-- BEGIN --

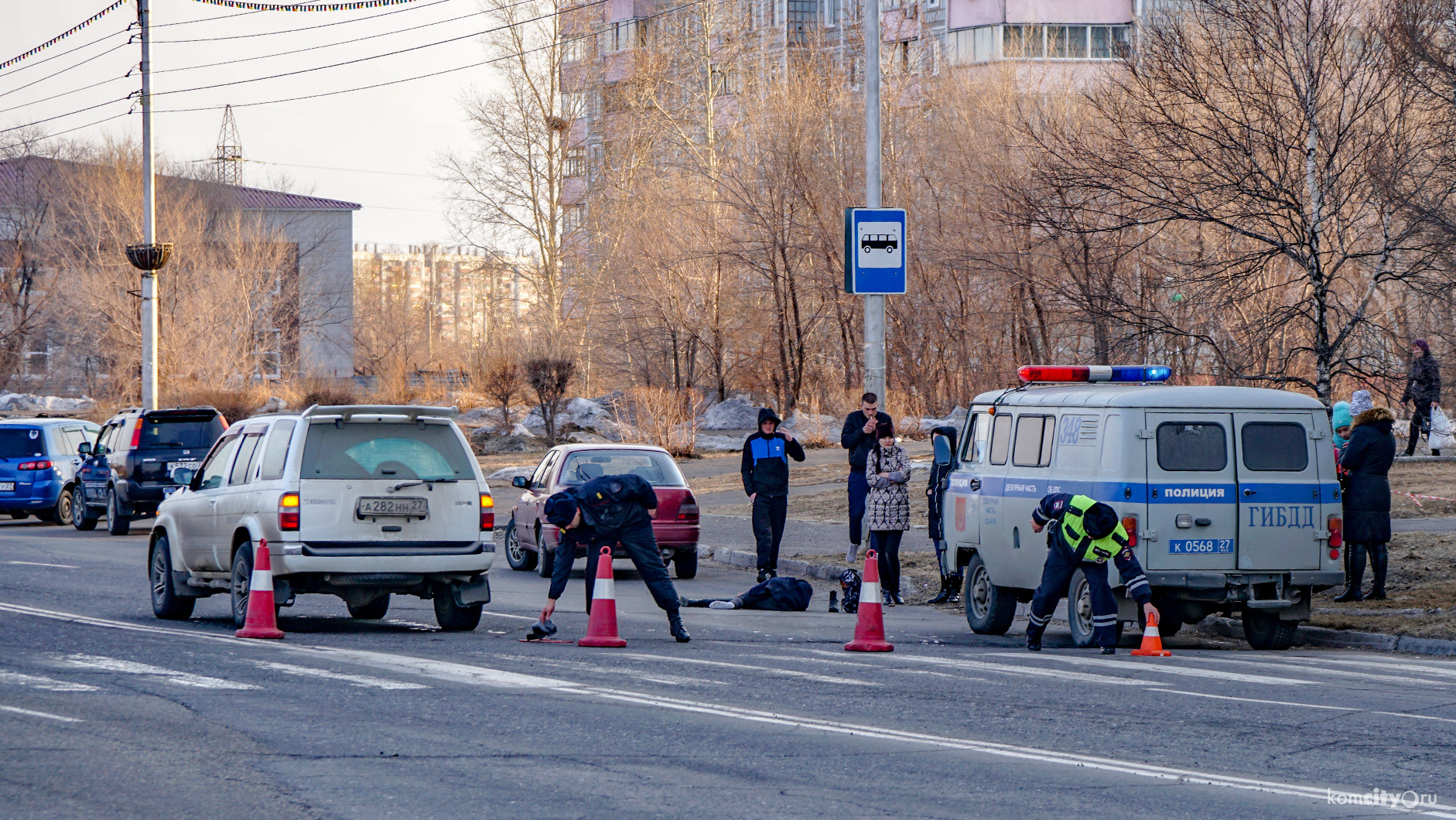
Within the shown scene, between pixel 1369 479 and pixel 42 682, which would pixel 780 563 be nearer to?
pixel 1369 479

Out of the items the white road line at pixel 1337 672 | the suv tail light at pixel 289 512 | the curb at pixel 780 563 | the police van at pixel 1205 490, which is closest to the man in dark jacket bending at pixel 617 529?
the suv tail light at pixel 289 512

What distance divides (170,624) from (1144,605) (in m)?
8.20

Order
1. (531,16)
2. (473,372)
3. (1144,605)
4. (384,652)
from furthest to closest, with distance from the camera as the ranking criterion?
(531,16), (473,372), (1144,605), (384,652)

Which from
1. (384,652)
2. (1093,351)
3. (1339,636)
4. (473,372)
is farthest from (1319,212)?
(473,372)

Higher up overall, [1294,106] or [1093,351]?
[1294,106]

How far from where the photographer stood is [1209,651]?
42.1 ft

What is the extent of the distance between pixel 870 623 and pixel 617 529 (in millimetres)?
2138

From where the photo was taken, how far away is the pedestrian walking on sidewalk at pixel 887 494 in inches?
611

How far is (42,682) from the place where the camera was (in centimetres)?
942

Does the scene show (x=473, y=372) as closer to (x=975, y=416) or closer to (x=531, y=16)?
(x=531, y=16)

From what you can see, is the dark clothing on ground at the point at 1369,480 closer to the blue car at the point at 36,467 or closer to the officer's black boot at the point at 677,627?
the officer's black boot at the point at 677,627

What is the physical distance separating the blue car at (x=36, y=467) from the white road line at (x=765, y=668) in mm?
18096

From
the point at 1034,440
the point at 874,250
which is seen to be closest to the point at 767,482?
the point at 874,250

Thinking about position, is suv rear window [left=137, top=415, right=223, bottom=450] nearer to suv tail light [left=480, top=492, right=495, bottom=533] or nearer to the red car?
the red car
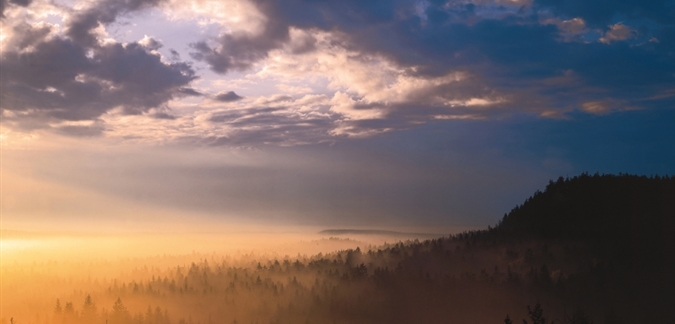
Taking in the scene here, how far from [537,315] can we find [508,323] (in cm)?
810

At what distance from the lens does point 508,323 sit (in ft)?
161

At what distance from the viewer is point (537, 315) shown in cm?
5519

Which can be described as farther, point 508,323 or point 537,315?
point 537,315
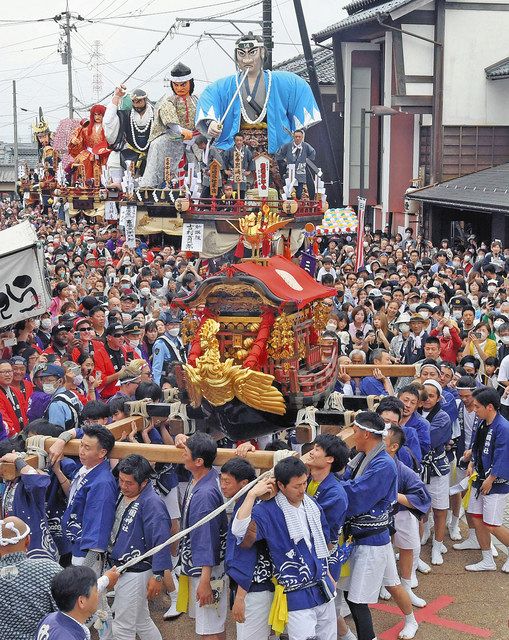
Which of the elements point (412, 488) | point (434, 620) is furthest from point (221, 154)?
point (434, 620)

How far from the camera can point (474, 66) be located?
81.7 feet

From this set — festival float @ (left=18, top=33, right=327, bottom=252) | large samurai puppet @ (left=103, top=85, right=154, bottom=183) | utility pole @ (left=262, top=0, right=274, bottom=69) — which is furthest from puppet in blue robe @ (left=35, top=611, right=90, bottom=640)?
large samurai puppet @ (left=103, top=85, right=154, bottom=183)

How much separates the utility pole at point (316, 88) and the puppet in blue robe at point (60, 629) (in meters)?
23.7

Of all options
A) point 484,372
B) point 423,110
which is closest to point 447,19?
point 423,110

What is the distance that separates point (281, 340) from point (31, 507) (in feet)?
8.06

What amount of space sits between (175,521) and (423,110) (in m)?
19.7

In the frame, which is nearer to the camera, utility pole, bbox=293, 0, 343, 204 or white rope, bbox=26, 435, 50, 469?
white rope, bbox=26, 435, 50, 469

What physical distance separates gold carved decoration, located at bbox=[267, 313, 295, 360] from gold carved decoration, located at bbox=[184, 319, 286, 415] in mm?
277

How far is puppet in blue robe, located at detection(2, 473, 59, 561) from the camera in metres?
5.91

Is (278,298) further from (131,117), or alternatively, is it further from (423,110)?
(423,110)

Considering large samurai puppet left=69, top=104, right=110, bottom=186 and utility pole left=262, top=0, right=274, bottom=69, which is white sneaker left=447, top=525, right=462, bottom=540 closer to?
utility pole left=262, top=0, right=274, bottom=69

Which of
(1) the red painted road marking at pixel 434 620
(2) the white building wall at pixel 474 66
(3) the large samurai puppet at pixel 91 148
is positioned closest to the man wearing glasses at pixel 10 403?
(1) the red painted road marking at pixel 434 620

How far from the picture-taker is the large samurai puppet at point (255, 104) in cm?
1512

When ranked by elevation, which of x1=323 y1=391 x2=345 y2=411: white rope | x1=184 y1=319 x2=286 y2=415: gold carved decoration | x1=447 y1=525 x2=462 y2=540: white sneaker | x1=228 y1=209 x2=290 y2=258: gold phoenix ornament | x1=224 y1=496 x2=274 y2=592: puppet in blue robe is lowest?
x1=447 y1=525 x2=462 y2=540: white sneaker
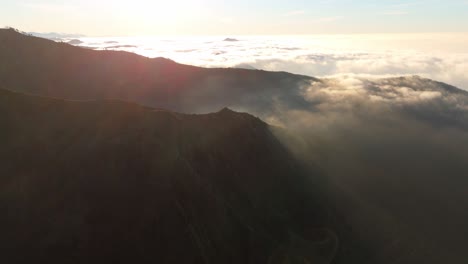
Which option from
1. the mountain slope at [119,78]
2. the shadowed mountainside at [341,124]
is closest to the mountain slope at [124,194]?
the shadowed mountainside at [341,124]

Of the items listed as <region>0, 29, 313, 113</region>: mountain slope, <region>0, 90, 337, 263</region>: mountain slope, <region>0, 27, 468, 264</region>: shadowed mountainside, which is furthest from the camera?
<region>0, 29, 313, 113</region>: mountain slope

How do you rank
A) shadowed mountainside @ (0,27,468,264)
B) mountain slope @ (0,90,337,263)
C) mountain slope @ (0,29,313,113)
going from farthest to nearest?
mountain slope @ (0,29,313,113), shadowed mountainside @ (0,27,468,264), mountain slope @ (0,90,337,263)

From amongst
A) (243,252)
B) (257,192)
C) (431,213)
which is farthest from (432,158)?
(243,252)

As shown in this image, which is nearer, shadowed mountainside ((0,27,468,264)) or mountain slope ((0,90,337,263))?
mountain slope ((0,90,337,263))

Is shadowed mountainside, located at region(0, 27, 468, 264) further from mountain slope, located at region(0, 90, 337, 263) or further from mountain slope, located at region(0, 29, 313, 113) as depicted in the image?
mountain slope, located at region(0, 90, 337, 263)

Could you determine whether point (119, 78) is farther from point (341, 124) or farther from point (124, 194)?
point (124, 194)

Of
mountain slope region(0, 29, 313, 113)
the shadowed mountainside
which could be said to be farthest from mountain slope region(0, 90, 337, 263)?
mountain slope region(0, 29, 313, 113)

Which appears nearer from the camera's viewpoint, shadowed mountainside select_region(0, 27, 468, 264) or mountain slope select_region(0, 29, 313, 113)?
shadowed mountainside select_region(0, 27, 468, 264)

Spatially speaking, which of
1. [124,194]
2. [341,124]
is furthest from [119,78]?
[124,194]

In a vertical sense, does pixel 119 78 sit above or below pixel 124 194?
below

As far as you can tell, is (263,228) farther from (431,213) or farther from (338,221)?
(431,213)
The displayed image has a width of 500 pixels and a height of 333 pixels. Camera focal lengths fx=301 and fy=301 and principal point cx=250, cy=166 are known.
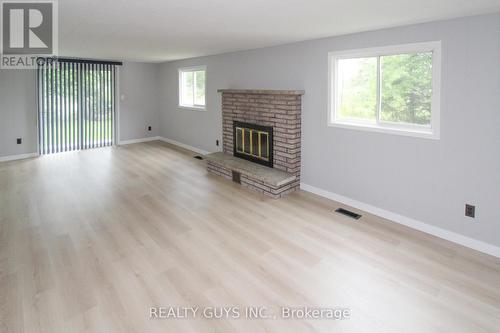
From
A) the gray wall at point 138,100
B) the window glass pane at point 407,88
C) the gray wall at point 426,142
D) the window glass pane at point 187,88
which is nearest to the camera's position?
the gray wall at point 426,142

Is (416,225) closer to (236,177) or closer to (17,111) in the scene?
(236,177)

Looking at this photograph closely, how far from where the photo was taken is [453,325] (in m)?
2.03

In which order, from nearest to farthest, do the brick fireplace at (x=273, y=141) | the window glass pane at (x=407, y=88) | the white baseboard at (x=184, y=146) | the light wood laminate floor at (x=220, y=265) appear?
the light wood laminate floor at (x=220, y=265), the window glass pane at (x=407, y=88), the brick fireplace at (x=273, y=141), the white baseboard at (x=184, y=146)

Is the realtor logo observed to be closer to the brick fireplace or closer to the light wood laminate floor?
the light wood laminate floor

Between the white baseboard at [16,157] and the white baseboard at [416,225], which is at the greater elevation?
the white baseboard at [16,157]

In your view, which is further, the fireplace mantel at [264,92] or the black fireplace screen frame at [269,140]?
the black fireplace screen frame at [269,140]

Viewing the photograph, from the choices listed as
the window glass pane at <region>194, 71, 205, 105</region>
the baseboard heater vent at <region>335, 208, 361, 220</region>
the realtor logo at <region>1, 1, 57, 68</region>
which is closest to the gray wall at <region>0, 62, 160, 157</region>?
the realtor logo at <region>1, 1, 57, 68</region>

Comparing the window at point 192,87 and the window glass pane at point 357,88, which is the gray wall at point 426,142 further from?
the window at point 192,87

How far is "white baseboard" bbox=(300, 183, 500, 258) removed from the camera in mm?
2969

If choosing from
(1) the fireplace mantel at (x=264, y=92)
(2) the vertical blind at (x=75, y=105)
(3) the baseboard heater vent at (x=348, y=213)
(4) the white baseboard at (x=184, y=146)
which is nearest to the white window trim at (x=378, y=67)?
(1) the fireplace mantel at (x=264, y=92)

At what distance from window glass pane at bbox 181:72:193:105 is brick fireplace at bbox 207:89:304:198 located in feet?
7.36

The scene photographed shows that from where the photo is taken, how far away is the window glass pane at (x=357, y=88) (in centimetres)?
385

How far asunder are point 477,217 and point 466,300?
1.07 meters

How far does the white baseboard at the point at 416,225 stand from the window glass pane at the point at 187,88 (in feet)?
14.2
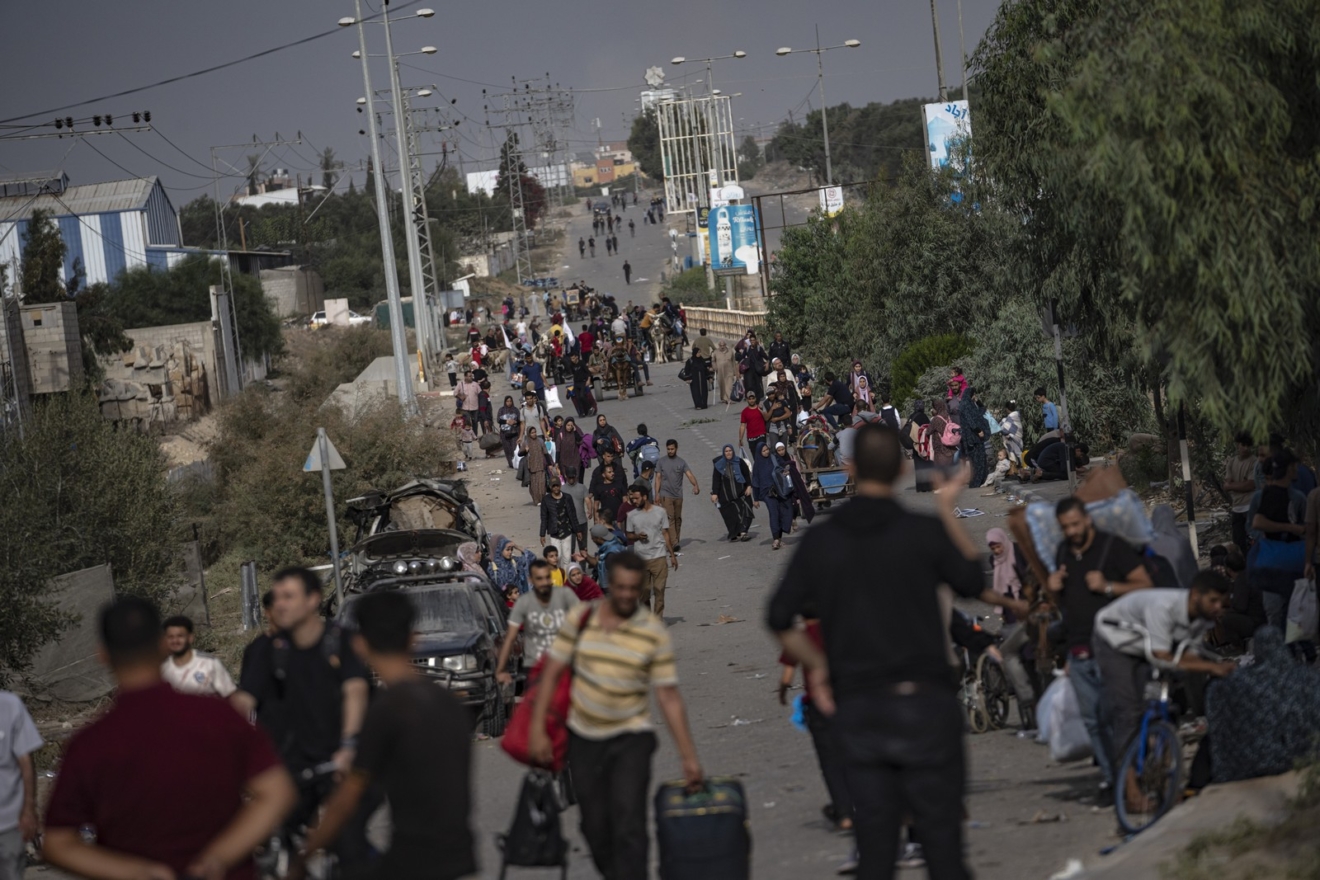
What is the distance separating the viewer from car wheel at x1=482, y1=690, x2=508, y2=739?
1377 centimetres

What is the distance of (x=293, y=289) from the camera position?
103750 mm

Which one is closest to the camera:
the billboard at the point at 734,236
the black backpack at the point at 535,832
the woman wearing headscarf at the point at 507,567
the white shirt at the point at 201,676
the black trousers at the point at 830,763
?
the black backpack at the point at 535,832

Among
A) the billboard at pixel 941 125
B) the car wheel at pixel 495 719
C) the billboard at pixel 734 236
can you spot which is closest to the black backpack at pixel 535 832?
the car wheel at pixel 495 719

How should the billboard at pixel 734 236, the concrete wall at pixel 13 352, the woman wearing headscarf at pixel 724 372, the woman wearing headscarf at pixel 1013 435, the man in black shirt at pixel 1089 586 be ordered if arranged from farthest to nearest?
the billboard at pixel 734 236 < the woman wearing headscarf at pixel 724 372 < the concrete wall at pixel 13 352 < the woman wearing headscarf at pixel 1013 435 < the man in black shirt at pixel 1089 586

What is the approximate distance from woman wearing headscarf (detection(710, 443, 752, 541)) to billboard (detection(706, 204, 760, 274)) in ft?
112

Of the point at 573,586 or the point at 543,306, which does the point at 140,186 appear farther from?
the point at 573,586

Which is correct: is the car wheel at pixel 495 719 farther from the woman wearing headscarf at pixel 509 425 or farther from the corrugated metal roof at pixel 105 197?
the corrugated metal roof at pixel 105 197

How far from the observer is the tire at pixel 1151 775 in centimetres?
731

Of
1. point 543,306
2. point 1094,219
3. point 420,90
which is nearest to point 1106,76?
point 1094,219

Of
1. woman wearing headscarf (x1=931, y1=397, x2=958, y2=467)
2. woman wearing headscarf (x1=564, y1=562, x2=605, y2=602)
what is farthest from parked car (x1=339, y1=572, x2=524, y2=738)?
woman wearing headscarf (x1=931, y1=397, x2=958, y2=467)

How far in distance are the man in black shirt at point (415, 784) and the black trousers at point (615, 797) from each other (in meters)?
1.56

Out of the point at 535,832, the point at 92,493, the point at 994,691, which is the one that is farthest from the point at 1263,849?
the point at 92,493

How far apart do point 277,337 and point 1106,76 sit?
237 feet

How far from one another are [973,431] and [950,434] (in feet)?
Result: 1.20
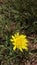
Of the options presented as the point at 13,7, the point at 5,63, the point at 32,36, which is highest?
the point at 13,7

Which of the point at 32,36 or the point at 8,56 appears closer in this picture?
the point at 8,56

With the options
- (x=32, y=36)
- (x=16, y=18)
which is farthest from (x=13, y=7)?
(x=32, y=36)

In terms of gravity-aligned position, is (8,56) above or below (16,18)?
below

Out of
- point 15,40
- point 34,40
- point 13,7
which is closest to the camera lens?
point 15,40

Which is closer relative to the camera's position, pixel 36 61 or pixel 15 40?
pixel 15 40

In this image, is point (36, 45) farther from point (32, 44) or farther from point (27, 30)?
point (27, 30)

-- END --

Problem to solve: Reproduce the records verbatim from the line containing "What is the approximate" through the end of the records, including both ends, and leave out the pictures.

Task output:
What is the approximate distance from woman wearing headscarf (detection(710, 443, 752, 541)) to billboard (detection(706, 204, 760, 274)) in ft?
112

Of the point at 573,586 or the point at 543,306, which does the point at 140,186 appear farther from?
the point at 573,586

Which is correct: is the car wheel at pixel 495 719 farther from the woman wearing headscarf at pixel 509 425 or farther from the corrugated metal roof at pixel 105 197?
the corrugated metal roof at pixel 105 197

How far from the observer is the tire at pixel 1151 775 in centimetres?
731

Of
1. point 543,306
2. point 1094,219
3. point 420,90
which is nearest to point 1106,76?
point 1094,219

Of
1. woman wearing headscarf (x1=931, y1=397, x2=958, y2=467)
2. woman wearing headscarf (x1=564, y1=562, x2=605, y2=602)
what is farthest from parked car (x1=339, y1=572, x2=524, y2=738)?
woman wearing headscarf (x1=931, y1=397, x2=958, y2=467)

How far in distance are the man in black shirt at point (415, 784) and the black trousers at point (615, 797) from each other (in meters)?
1.56

Out of the point at 535,832, the point at 92,493, the point at 994,691, which is the one that is farthest from the point at 1263,849?
the point at 92,493

How far apart do point 277,337 and point 1106,76 sit?
237 feet

How far from one another are [973,431] and [950,434] (in feet)?
Result: 1.20
Of the options presented as the point at 13,7, the point at 5,63, the point at 32,36, which is highest?
the point at 13,7

Which of the point at 32,36 or the point at 8,56 appears closer in this picture?
the point at 8,56

With the options
- (x=32, y=36)
- (x=16, y=18)
which is farthest from (x=13, y=7)?
(x=32, y=36)

In terms of gravity-aligned position, is (8,56) above or below (16,18)?
below

Out of
- point 15,40
- point 34,40
- point 13,7
which is closest to the camera lens?
point 15,40

Which is closer relative to the camera's position, pixel 36 61 or pixel 15 40?
pixel 15 40

In this image, is point (36, 45) farther from point (32, 44) or farther from point (27, 30)?
point (27, 30)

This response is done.